WORK TO COMPLETE:
Your response should be an exact transcription of the data, images excluded.

MATERIAL TO PROCESS:
● ● ●

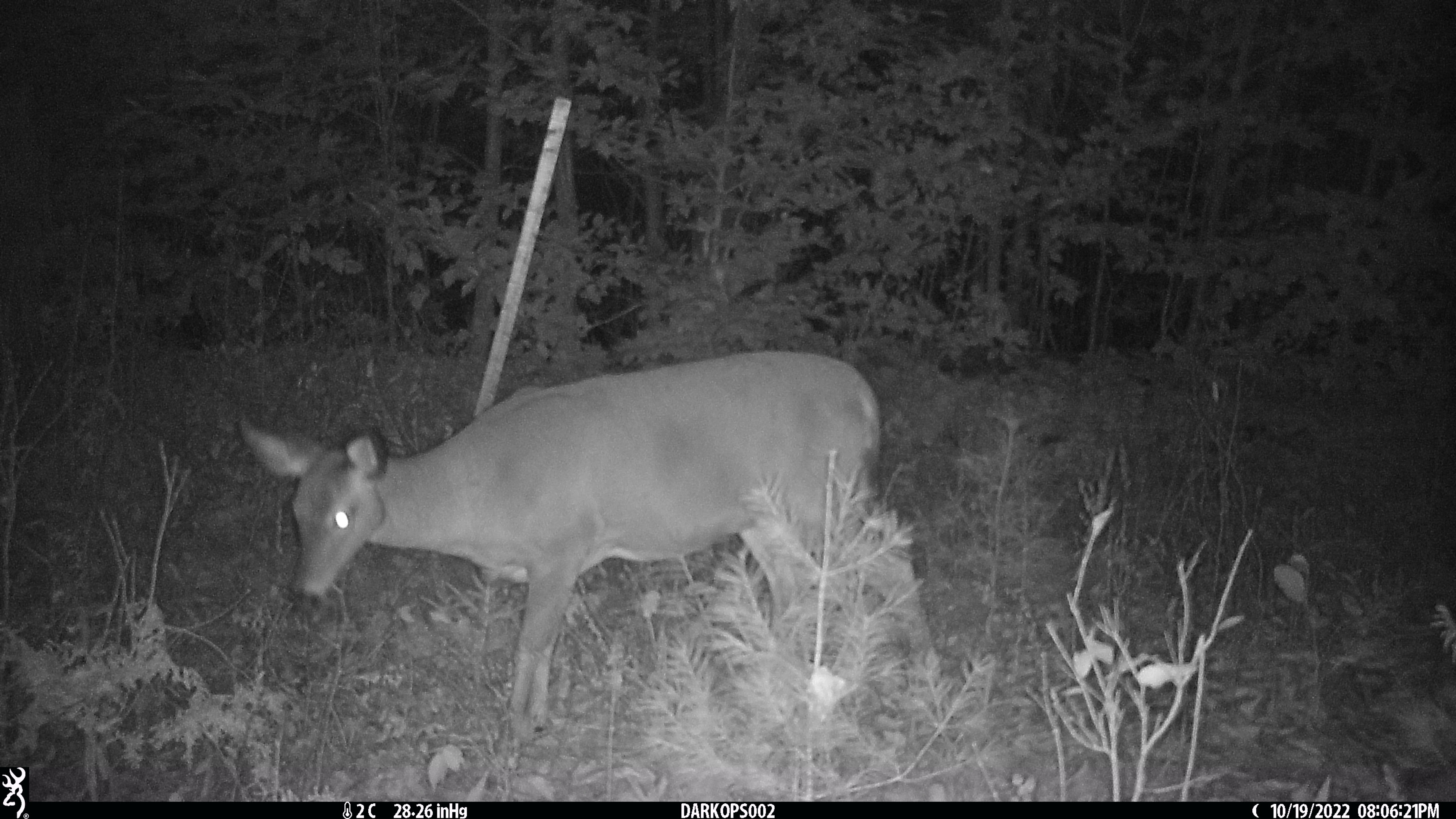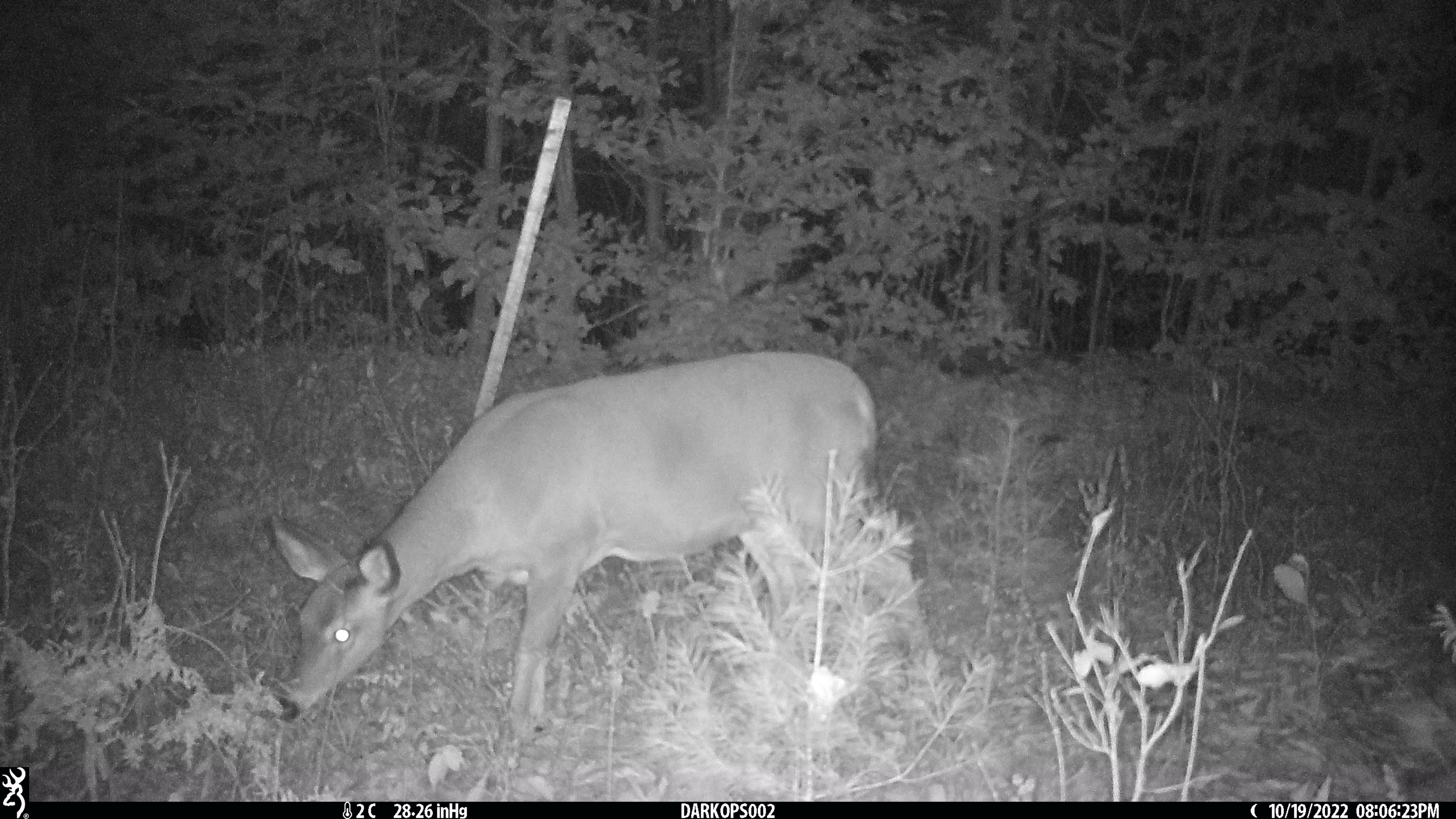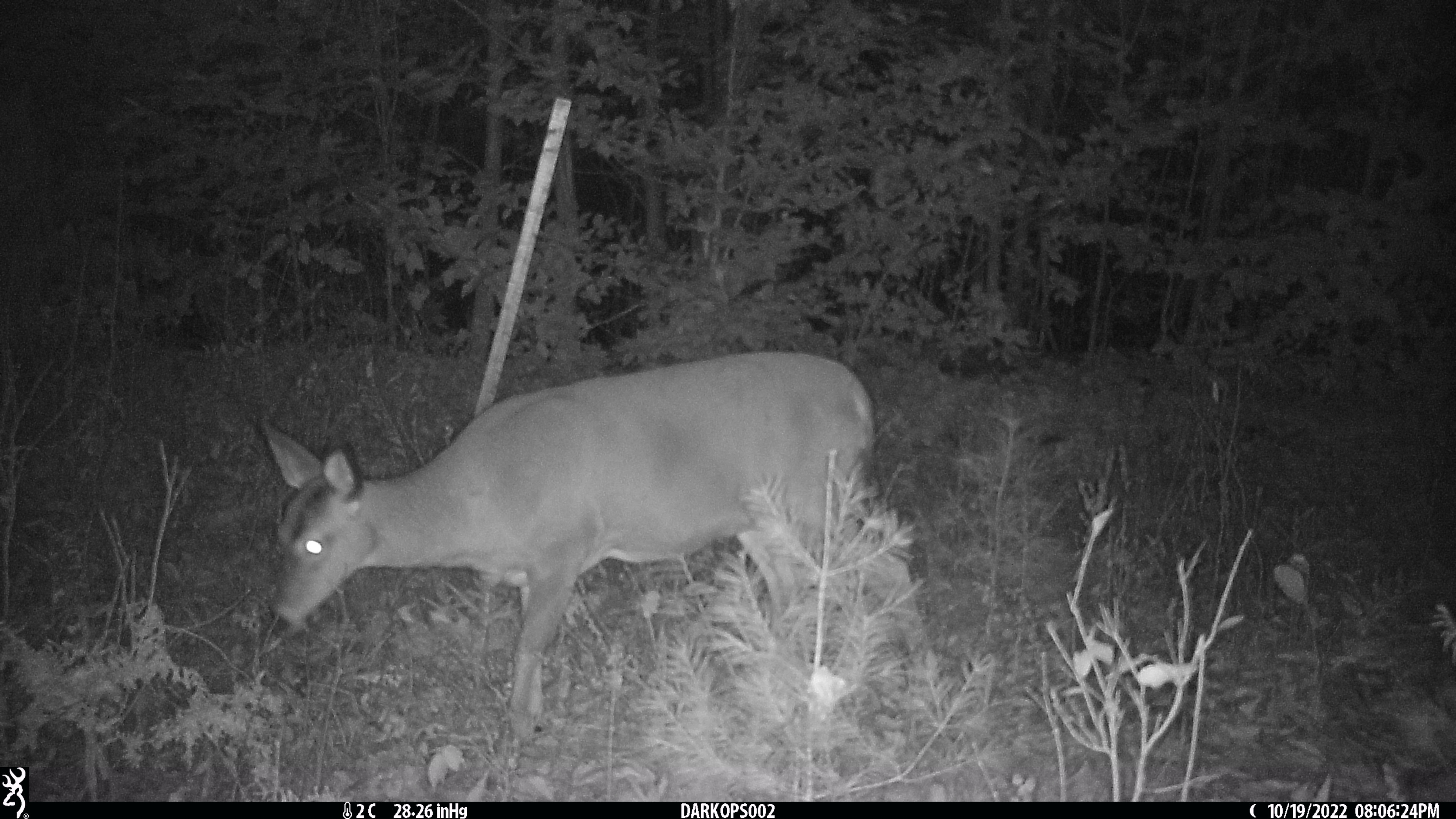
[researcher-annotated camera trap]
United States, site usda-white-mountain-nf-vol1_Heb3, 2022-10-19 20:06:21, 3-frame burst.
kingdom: Animalia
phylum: Chordata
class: Mammalia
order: Artiodactyla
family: Cervidae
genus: Odocoileus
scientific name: Odocoileus virginianus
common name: white-tailed deer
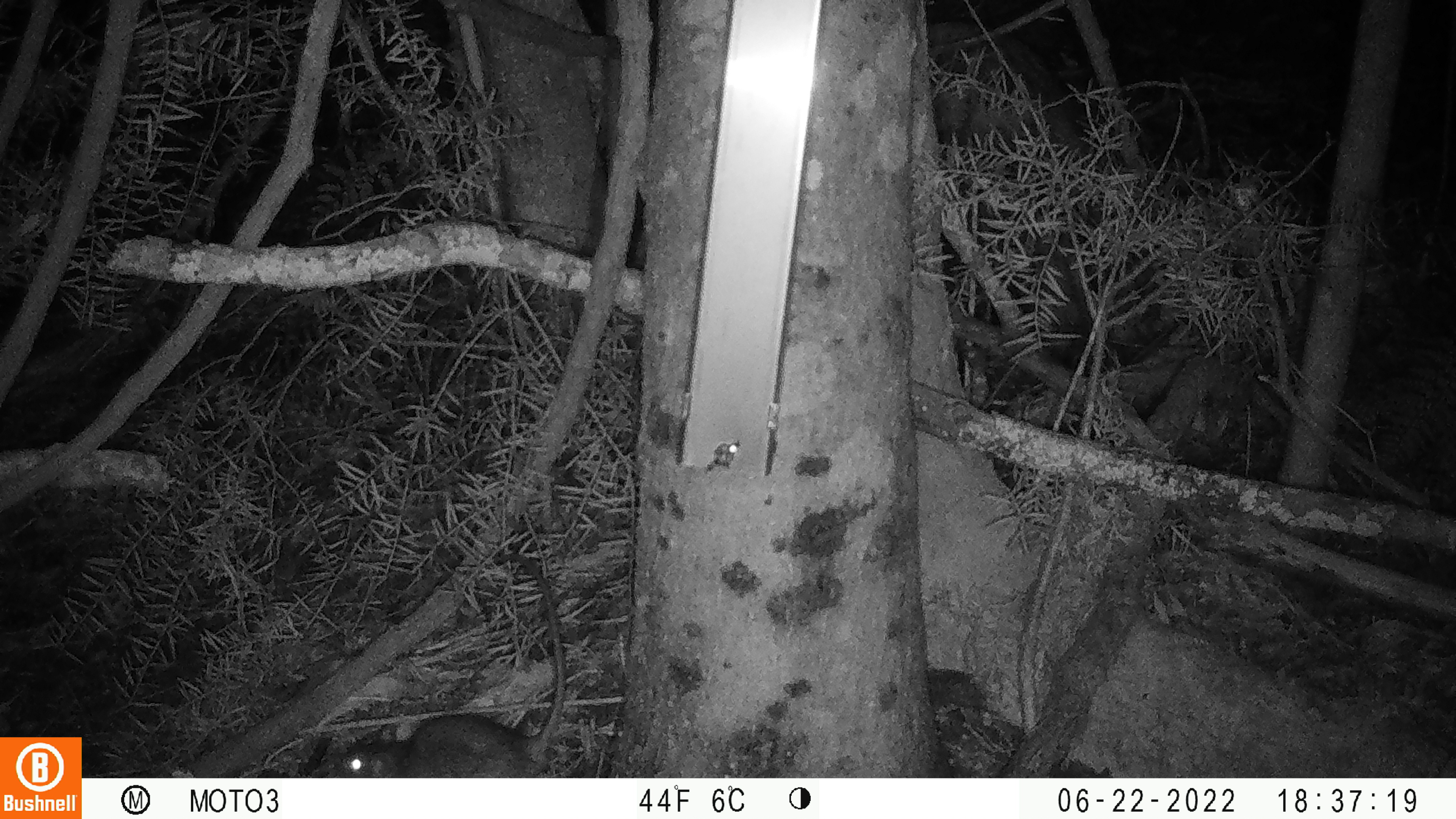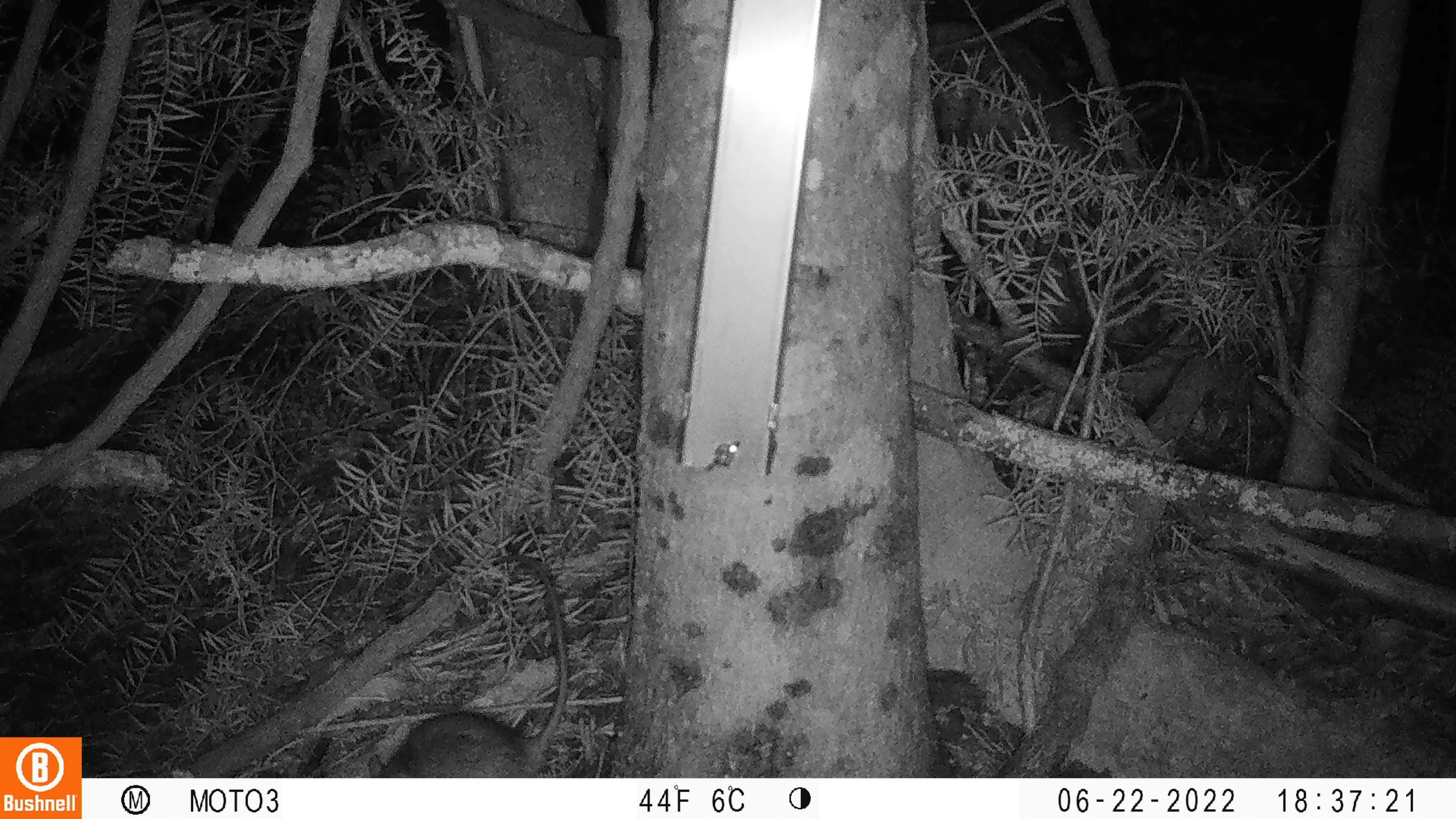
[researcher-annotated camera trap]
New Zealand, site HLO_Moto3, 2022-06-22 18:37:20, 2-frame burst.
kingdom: Animalia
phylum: Chordata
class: Mammalia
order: Rodentia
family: Muridae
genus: Rattus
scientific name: Rattus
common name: rat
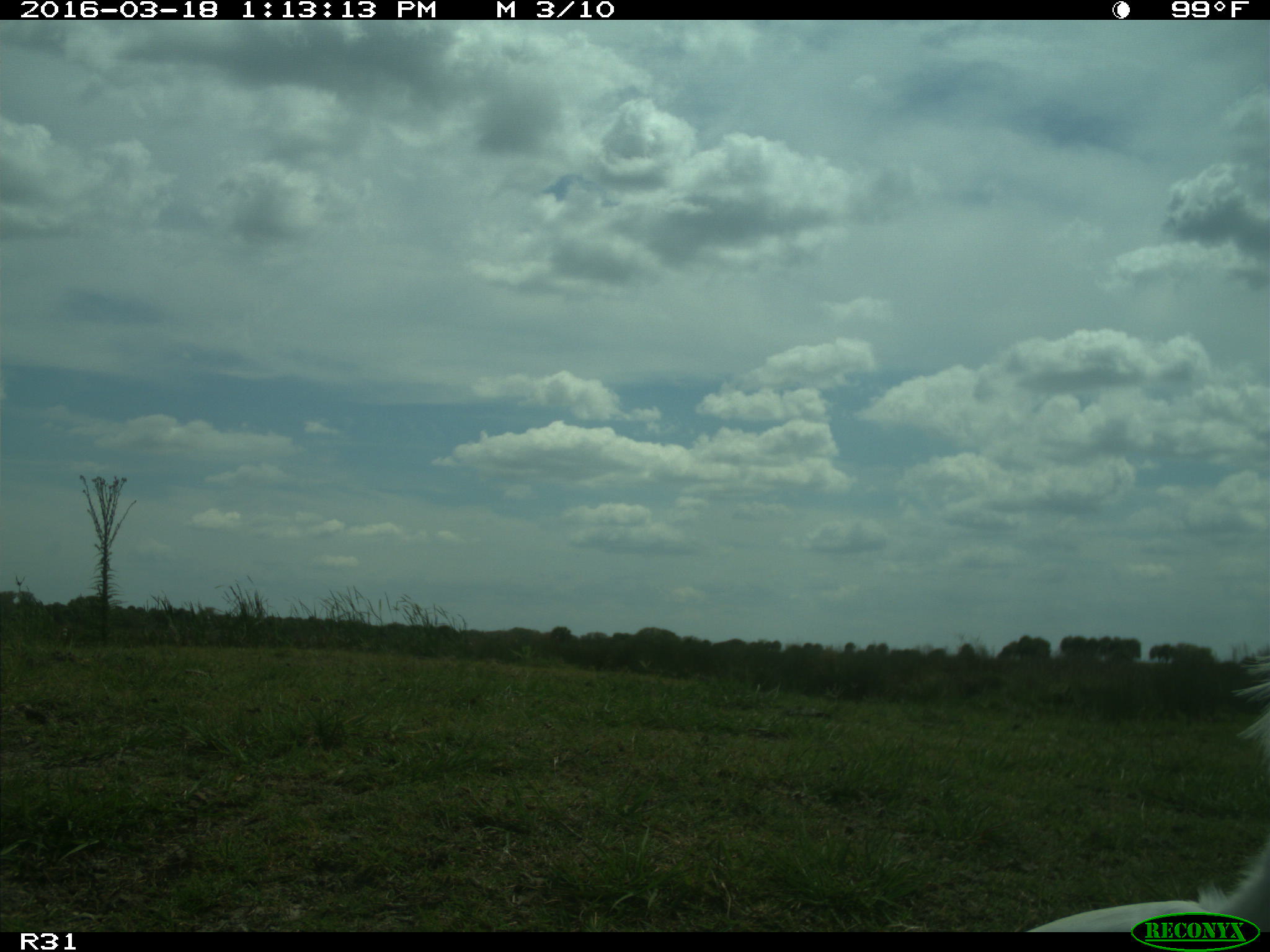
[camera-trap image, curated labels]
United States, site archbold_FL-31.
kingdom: Animalia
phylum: Chordata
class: Aves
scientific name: Aves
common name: birds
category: unidentified bird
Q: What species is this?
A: Unidentified bird (birds) (Aves).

● ● ●

ANSWER FOR THIS EXERCISE:
[researcher-annotated camera trap]
United States, site usda-white-mountain-nf-vol1_Heb3, 2022-10-19 20:06:21, 3-frame burst.
kingdom: Animalia
phylum: Chordata
class: Mammalia
order: Artiodactyla
family: Cervidae
genus: Odocoileus
scientific name: Odocoileus virginianus
common name: white-tailed deer
[researcher-annotated camera trap]
New Zealand, site HLO_Moto3, 2022-06-22 18:37:20, 2-frame burst.
kingdom: Animalia
phylum: Chordata
class: Mammalia
order: Rodentia
family: Muridae
genus: Rattus
scientific name: Rattus
common name: rat
[camera-trap image, curated labels]
United States, site archbold_FL-31.
kingdom: Animalia
phylum: Chordata
class: Aves
scientific name: Aves
common name: birds
category: unidentified bird
Q: What species is this?
A: Unidentified bird (birds) (Aves).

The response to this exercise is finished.